Extract:
━━━━━━━━━━━━━━━━━━━━

Got to something other than IC, group, meetings and looking for a job. Gots to have some fun!


----------



## Lon (Jun 6, 2011)

Sparkles422 said:


> I have been checking out plenty of fish and we shall see.


Be warned though, I wasn't really expecting attention on pof the other day when I mentioned I put up my profile, and I;ve actually been chatting with someone, except I've forgotten how much time relationships consume, every time I look at my phone there is more texts from her. Time to ask her to back off a bit, hopefully let her down gently :scratchhead:


----------



## brighterlight (Aug 13, 2009)

Lon! You stud!!! LMAO!! :smnotworthy:

Just messing with you man. I haven't gone to pof simply because I am in defense mode right now. Gotta keep my head straight until we pay off debt, separate our finances, and I move out. It got pretty intense with the finance thing last night, I didn't expect it to get her so terse with me.

Anyway, I think it would be nice to chat with someone on pof or *******, or match.com but, I am not too sure about the phone thing right now. As much as my stbxw resents me right now, I am sure that adding OW into the mix would make her head explode. I don't know why she should give a rats a$$ but my gut instinct tells me she will so I am backing off a little while.

━━━━━━━━━━━━━━━━━━━━

Outline labeling records:
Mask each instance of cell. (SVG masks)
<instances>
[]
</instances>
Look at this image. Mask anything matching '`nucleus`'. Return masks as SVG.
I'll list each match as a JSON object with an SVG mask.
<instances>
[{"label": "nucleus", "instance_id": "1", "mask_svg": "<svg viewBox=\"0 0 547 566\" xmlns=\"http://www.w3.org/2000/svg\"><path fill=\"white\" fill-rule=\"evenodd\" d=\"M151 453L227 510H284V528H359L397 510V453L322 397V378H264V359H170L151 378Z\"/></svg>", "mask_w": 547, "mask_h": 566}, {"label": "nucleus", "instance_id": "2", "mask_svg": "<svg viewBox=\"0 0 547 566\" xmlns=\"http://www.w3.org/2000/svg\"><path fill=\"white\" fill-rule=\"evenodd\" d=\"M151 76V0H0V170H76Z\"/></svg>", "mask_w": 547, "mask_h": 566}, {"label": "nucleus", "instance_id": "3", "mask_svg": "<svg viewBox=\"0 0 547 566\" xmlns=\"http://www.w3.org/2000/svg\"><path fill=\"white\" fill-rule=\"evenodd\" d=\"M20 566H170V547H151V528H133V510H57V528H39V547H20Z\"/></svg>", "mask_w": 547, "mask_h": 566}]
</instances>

━━━━━━━━━━━━━━━━━━━━

Directions:
[1] Answer these questions about the thread in a few words each:
(a) What site did Sparkles422 say they had been checking out?
(b) What does Lon intend to ask the person he has been chatting with to do?
(c) What three things does brighterlight say must happen first?
[2] Quote the thread word for word, starting at "Be warned though, I" and ending at "(Aug 13, 2009)".
The records have no connection to the thread.

Responses to the tasks:
[1]
(a) Plenty of fish.
(b) To back off a bit.
(c) Paying off debt, separating their finances, and brighterlight moving out.

[2]
Be warned though, I wasn't really expecting attention on pof the other day when I mentioned I put up my profile, and I;ve actually been chatting with someone, except I've forgotten how much time relationships consume, every time I look at my phone there is more texts from her. Time to ask her to back off a bit, hopefully let her down gently :scratchhead:


----------



## brighterlight (Aug 13, 2009)